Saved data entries
'''
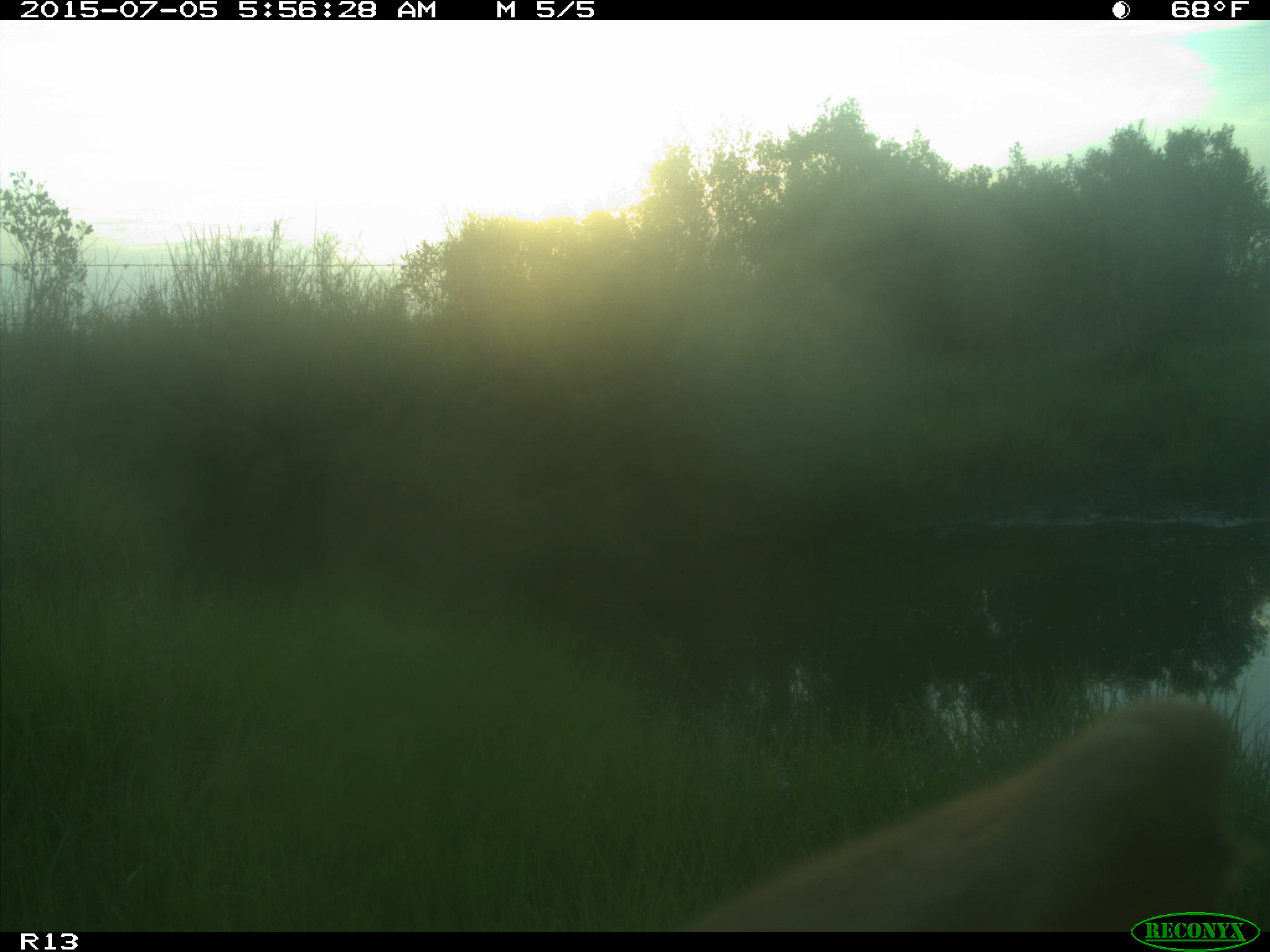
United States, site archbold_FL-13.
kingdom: Animalia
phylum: Chordata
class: Mammalia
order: Artiodactyla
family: Bovidae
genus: Bos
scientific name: Bos taurus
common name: domestic cow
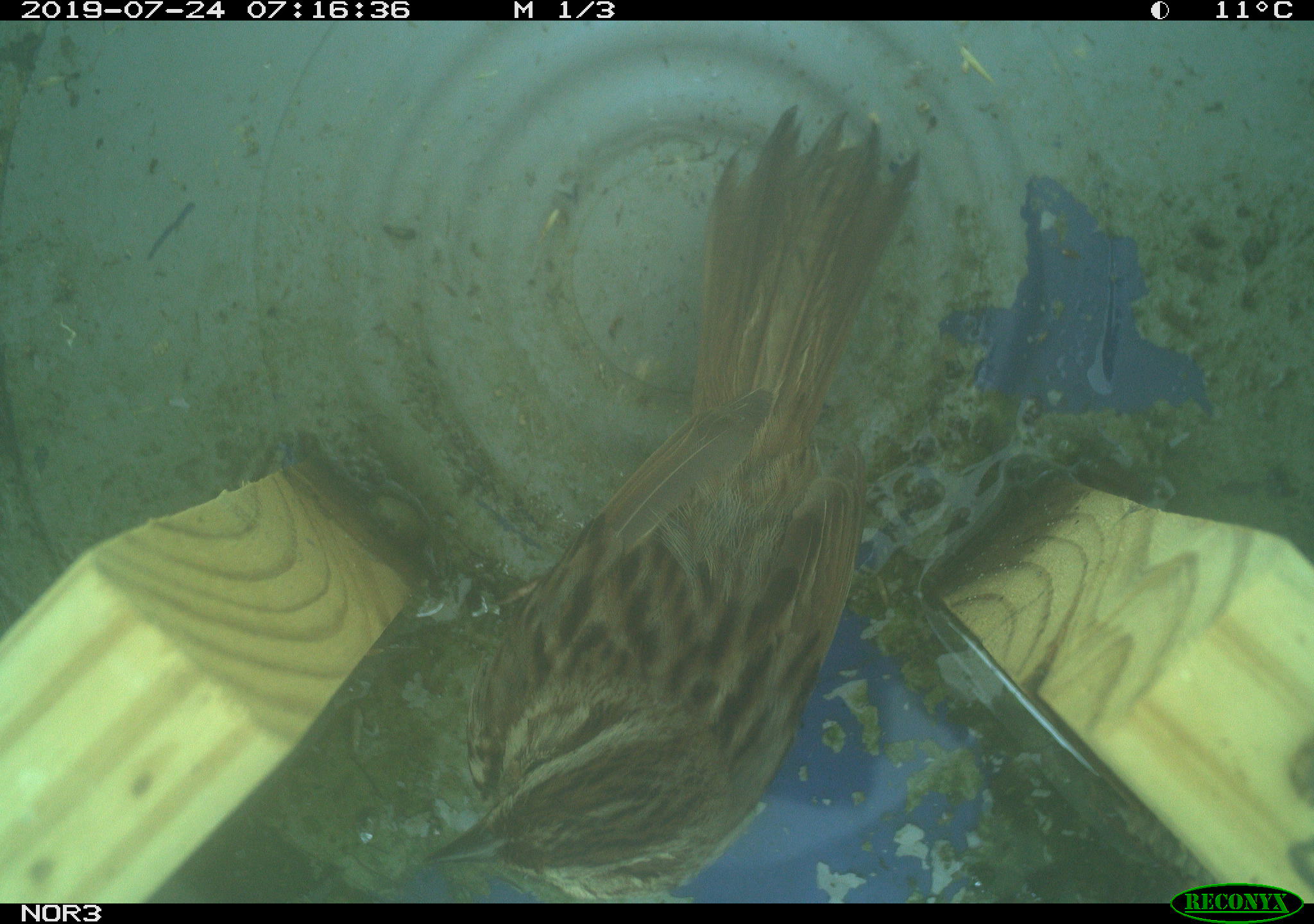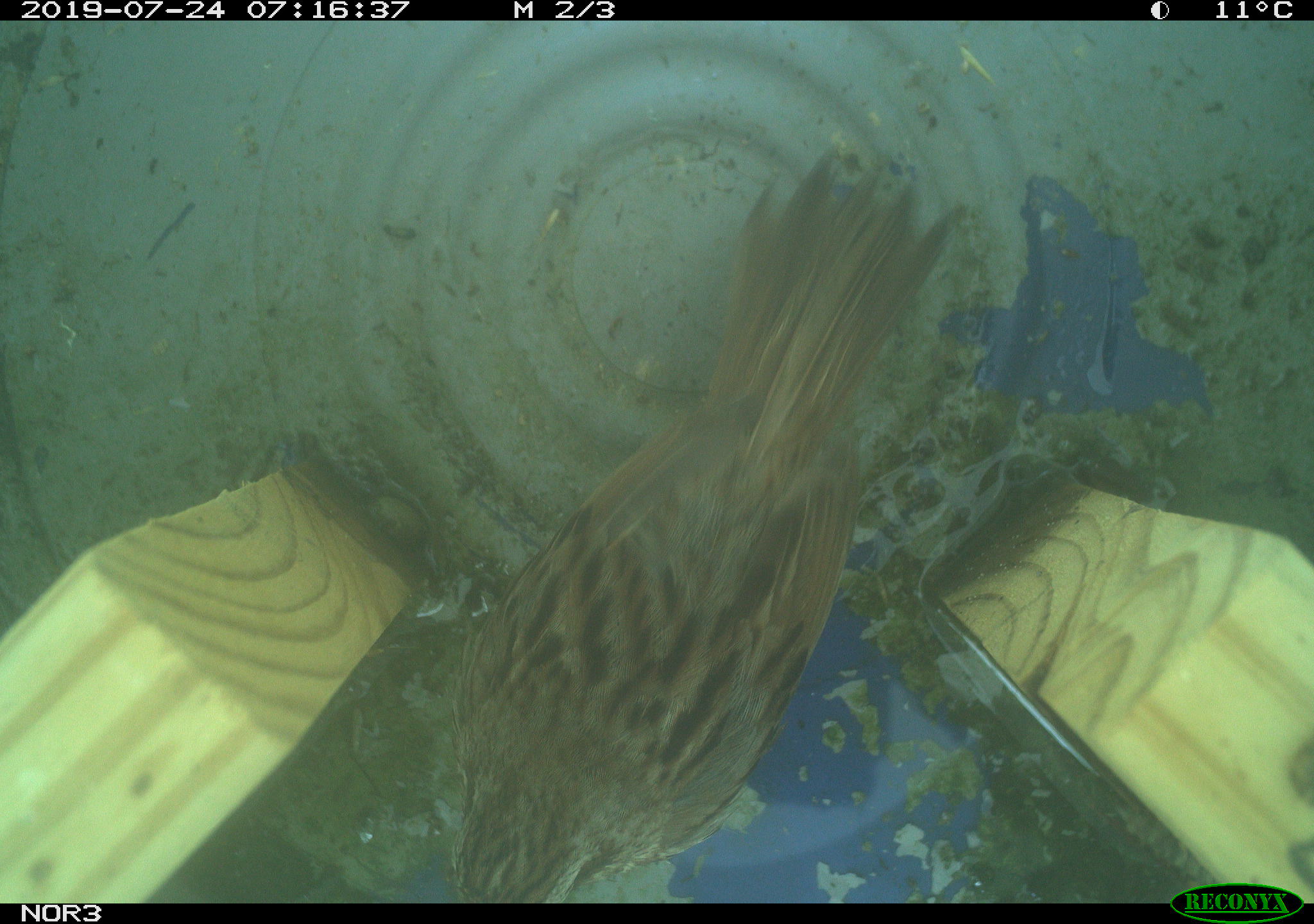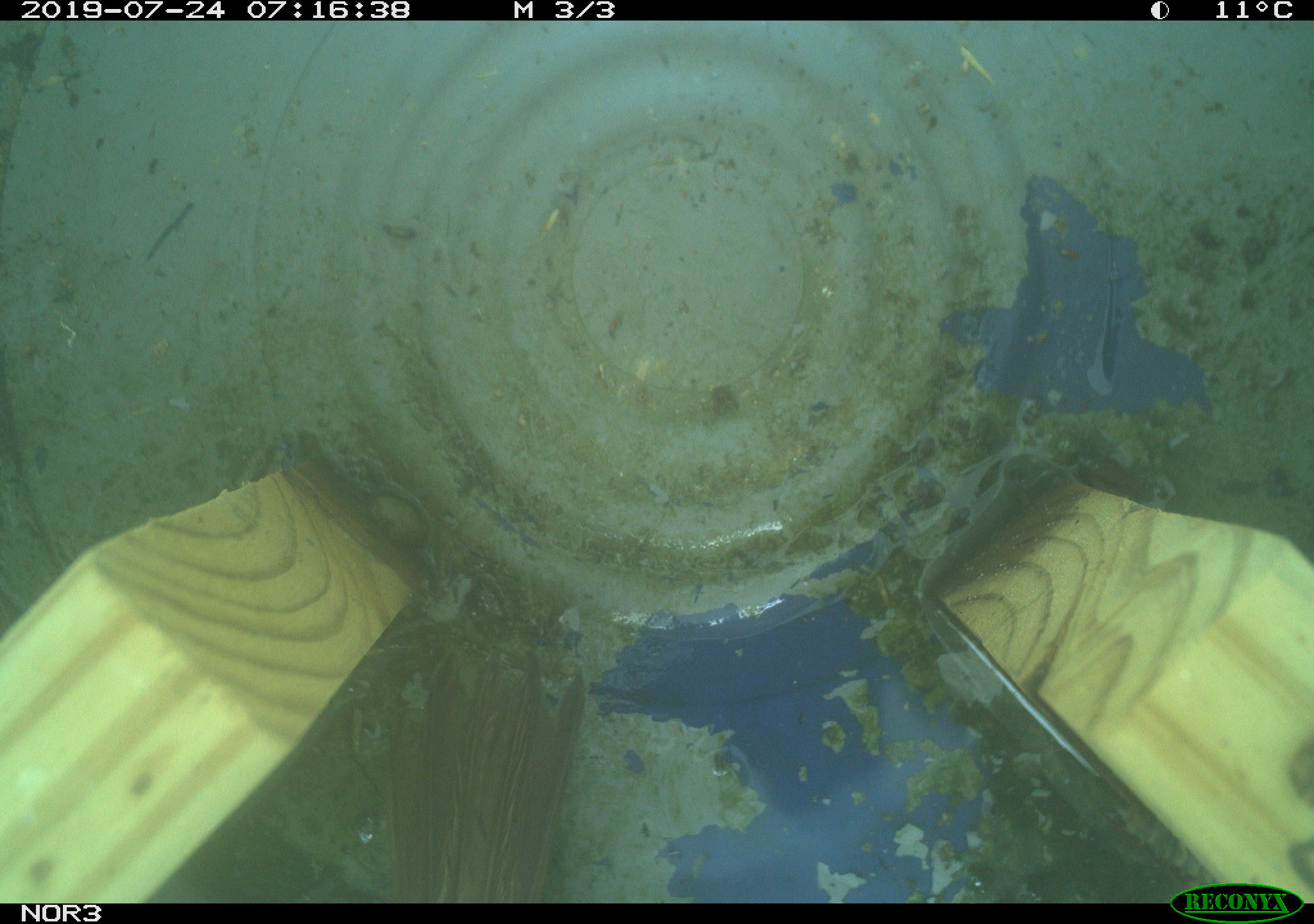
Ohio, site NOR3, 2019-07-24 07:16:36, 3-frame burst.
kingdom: Animalia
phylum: Chordata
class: Aves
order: Passeriformes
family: Passerellidae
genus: Melospiza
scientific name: Melospiza melodia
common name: song sparrow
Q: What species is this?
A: Song sparrow (Melospiza melodia).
'''
Required action: Only the lines from the one containing "family: Passerellidae" through the end of the entries above belong in the answer; repeat them exactly.

Expected answer:
family: Passerellidae
genus: Melospiza
scientific name: Melospiza melodia
common name: song sparrow
Q: What species is this?
A: Song sparrow (Melospiza melodia).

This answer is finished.